Having spent time in studying the HP supply chain, I can fully agree with the statement. Indeed, supply chains such as ours have become global, outsourced and demand driven. Balancing demand and supply is critical to set-up and manage lean supply chains these days. In the article, Andrew Salzman describes five requirements that need to be addressed to achieve this:
- B2B Integration
- Business Process Management
- Exception and Event Management
- Business Intelligent
- Operations management
I believe he misses a major point. The approach he promotes is an operational approach, which only covers part of the needs. Yes, OEM's and Brand Owners need to be able to react quickly when something goes wrong, yes, data needs to be normalized and aggregated, and stakeholders need to be connected. However, that only provides information on what's happening now and how potential problems can be resolved. It does however not use the present situation to improve the future.
What we need is "closing the loop", in other words combine the information on what has and is happening to be able to improve operations both in real time and over the duration. What does this mean? Well, first, there is a need to integrate suppliers and channel partners alike. Yes, this requires a B to B integration, but more importantly, it can only be achieved if collaborative relationships are built between partners. Developing those is a whole discussion in its own right, and I will defer this one to another entry. Building the electronic data transfer mechanisms is reasonably easy; building the trustworthy relationships is more difficult. Data needs to be put in a common format and will be used, through an operational data store, for exception and event management. However, the time dimension is not taken into account here. Indeed, it is by understanding trends, what has happened prior to specific events etc. that the dynamics of the supply chain is understood. Business Intelligence can be used here. Consolidated data is stored in a data warehouse for extended periods of time, analysis tools can then be used to understand what is happening and why.

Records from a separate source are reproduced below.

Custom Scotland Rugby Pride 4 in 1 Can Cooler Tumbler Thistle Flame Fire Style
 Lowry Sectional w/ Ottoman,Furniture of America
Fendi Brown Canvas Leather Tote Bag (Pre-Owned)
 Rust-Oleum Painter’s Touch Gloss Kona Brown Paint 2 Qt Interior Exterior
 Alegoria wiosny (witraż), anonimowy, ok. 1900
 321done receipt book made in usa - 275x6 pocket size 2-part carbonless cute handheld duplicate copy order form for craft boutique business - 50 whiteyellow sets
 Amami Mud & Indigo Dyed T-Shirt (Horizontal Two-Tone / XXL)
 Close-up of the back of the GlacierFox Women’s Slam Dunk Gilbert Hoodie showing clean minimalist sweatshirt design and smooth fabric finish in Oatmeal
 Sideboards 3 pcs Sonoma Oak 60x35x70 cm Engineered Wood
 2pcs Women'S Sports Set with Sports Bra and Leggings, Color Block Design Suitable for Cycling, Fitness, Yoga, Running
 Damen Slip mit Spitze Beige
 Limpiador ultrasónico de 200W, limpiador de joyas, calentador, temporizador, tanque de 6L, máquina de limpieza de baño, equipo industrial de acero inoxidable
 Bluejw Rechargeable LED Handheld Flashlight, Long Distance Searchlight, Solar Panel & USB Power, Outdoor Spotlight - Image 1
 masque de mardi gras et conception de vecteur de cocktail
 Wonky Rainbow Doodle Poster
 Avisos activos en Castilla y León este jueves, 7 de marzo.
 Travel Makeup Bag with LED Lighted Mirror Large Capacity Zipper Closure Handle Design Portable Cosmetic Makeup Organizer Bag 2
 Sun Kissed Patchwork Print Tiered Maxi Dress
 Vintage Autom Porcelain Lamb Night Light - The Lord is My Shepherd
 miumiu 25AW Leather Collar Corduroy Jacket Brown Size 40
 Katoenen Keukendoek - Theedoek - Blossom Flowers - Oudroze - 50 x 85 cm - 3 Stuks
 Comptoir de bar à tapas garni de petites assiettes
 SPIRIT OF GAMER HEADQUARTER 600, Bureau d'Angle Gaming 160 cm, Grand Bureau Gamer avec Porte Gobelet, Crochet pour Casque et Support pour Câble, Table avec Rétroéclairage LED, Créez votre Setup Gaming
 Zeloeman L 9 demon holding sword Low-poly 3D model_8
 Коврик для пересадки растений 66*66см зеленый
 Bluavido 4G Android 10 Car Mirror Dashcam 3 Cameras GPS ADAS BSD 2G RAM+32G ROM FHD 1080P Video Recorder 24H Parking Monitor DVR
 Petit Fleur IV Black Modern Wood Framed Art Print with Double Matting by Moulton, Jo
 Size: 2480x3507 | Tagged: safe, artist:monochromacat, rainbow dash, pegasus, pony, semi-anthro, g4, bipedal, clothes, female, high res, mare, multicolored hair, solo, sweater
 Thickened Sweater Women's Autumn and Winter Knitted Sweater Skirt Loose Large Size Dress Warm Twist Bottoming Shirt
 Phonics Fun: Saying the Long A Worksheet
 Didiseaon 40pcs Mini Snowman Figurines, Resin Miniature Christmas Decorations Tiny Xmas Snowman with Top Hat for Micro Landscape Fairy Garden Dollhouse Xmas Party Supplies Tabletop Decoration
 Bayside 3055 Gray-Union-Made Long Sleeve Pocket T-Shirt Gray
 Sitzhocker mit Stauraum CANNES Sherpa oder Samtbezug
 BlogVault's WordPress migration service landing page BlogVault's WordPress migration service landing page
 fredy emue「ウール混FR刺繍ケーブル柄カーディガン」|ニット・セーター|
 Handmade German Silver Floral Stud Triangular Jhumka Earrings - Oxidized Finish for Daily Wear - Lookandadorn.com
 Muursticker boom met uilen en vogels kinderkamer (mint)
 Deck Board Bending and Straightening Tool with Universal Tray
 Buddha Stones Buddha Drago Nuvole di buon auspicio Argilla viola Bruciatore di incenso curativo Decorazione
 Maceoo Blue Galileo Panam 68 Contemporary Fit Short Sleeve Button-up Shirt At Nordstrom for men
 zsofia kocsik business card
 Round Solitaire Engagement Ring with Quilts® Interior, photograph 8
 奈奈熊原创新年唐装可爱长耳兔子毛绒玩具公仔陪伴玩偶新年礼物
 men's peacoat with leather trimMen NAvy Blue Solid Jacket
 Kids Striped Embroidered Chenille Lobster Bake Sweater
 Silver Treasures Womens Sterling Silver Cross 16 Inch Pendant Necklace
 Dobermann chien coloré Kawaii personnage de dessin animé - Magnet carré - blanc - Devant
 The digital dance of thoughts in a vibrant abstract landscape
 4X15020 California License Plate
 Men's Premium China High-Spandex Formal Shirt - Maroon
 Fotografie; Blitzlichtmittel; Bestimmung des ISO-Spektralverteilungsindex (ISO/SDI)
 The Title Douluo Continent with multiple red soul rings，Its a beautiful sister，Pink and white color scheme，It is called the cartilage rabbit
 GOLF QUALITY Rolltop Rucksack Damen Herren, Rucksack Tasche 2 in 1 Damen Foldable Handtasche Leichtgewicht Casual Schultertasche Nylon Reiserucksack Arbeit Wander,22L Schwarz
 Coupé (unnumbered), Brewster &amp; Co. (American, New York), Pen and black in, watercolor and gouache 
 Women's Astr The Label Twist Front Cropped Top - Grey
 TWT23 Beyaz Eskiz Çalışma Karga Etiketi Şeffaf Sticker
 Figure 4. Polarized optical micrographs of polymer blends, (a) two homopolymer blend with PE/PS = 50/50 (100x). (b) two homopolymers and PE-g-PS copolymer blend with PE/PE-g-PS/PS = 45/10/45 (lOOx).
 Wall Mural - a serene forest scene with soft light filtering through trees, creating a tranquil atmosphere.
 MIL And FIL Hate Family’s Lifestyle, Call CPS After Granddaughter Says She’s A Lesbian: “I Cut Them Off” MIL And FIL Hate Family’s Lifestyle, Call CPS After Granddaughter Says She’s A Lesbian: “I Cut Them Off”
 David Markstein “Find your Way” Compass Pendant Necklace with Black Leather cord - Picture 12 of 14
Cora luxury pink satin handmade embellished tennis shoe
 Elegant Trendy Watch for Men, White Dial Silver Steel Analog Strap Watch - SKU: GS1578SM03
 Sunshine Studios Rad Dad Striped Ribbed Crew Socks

This understanding allows the development of modeling tools that mathematically simulate how the eco-system will behave. This is where simulation comes in and where the difference is. Using simulation allows the analysis of multiple scenario's and the identification of how the supply chain should be transformed to be capable to react better to fluctuation in demand, absorption of events, and result in major reductions in risks of running a global supply chain. It is surprising to see how little companies are using simulation these days. It has been proven extremely valuable over and over again, but many companies seem to be bogged down in operational management, forgetting the importance of planning things right. Yes, when a fire burns, it needs to be extinguished, but doesn't avoiding the fire make more sense? This is why we, at HP, are focusing so much on business intelligence and intelligent decision making. Over and over again it has proven beneficial.